Arrays: {1, 3, 2} and {6, 4, 5}
Are disjoint (Sort & Pointers)? true

Arrays: {2, 1, 3} and {5, 3, 4}
Are disjoint (Sort & Pointers)? false

Arrays: {} and {1, 2, 3}
Are disjoint (Sort & Pointers)? true

Stepwise Explanation:

1. Both arr1 and arr2 are sorted using Arrays.sort().
2. Two pointers, i and j, are initialized to 0, pointing to the start of arr1 and arr2 respectively.
3. A while loop continues as long as both pointers are within the bounds of their arrays.
4. Inside the loop, the elements at arr1[i] and arr2[j] are compared:

• If arr1[i] == arr2[j], a common element is found, and the method returns false.
• If arr1[i] < arr2[j], it means arr1[i] cannot be equal to any subsequent elements in arr2 (because arr2 is sorted and its elements will only be greater or equal). So, i is incremented.
• If arr1[i] > arr2[j], it means arr2[j] cannot be equal to any subsequent elements in arr1. So, j is incremented.

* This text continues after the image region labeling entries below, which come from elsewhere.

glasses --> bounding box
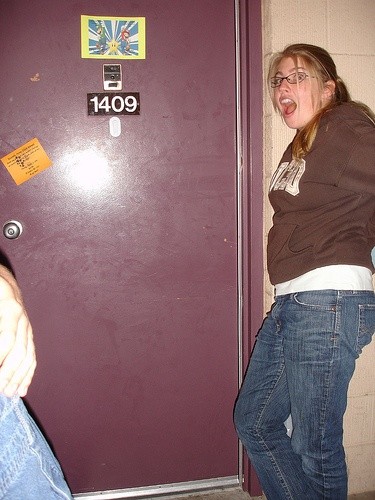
[270,72,317,88]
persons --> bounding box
[231,43,375,499]
[0,265,75,500]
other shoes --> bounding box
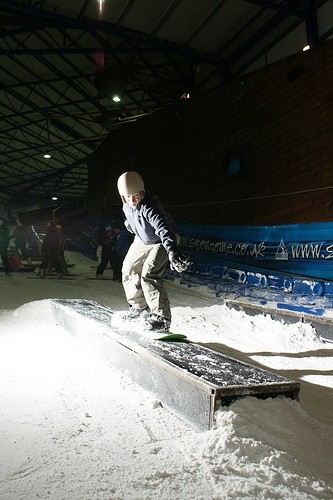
[118,307,150,322]
[139,314,170,332]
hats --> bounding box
[117,172,145,204]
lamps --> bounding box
[43,148,51,158]
[177,91,190,98]
[112,88,121,103]
[52,192,58,200]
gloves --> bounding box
[167,248,194,272]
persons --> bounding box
[96,225,129,282]
[39,224,68,279]
[9,223,30,252]
[117,172,190,333]
[0,218,12,277]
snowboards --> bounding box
[64,262,76,267]
[27,272,80,281]
[112,311,188,340]
[89,265,113,270]
[86,275,118,281]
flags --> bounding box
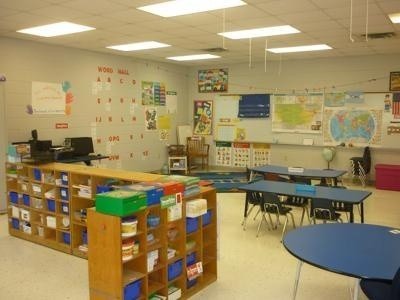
[391,92,400,115]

1. If the loop completes without returning false, it means no common elements were found, and the arrays are disjoint, so the method returns true.

Time Complexity: O(N log N + M log M) due to the sorting step, followed by O(N + M) for the two-pointer traversal. This is efficient for large arrays and can be a good alternative if sorting the arrays is acceptable or already done. Space Complexity: O(1) if sorting is in-place, or O(log N) to O(N) depending on the sort implementation's auxiliary space.

Conclusion

We've explored three distinct approaches for checking if two arrays are disjoint in Java: brute-force, HashSet-based, and sort-and-two-pointers. Each method offers different trade-offs in terms of time and space complexity.

• The brute-force method is straightforward to implement but is the least efficient for large arrays (O(N\*M)).
• The HashSet approach offers significant performance improvements (average O(N+M)) by utilizing constant-time average lookups, but it incurs additional space complexity (O(N)).
• The sorting and two-pointers method provides a good balance (O(N log N + M log M) time, O(1) auxiliary space if sort is in-place), especially if the arrays are already sorted or if memory usage is a critical concern over raw speed.

Choosing the best approach depends on the specific constraints of your application, including array sizes, frequency of checks, and available memory.

Summary

• Disjoint Arrays: Two arrays are disjoint if they share no common elements.
• Brute-Force:
• Compares every element of arr1 with every element of arr2.
• Time Complexity: O(N\*M)
• Simple, but inefficient for large arrays.
• HashSet Approach:
• Adds all elements of one array to a HashSet.
• Iterates through the second array, checking for existence in the HashSet.
• Time Complexity: Average O(N+M)
• Space Complexity: O(N)
• Highly efficient for large arrays, but uses additional memory.
• Sorting and Two-Pointers:
• Sorts both arrays.
• Uses two pointers to traverse sorted arrays, looking for matches.
• Time Complexity: O(N log N + M log M)
• Space Complexity: O(1) (for in-place sort)
• Good for large arrays when memory is constrained or sorting is permissible.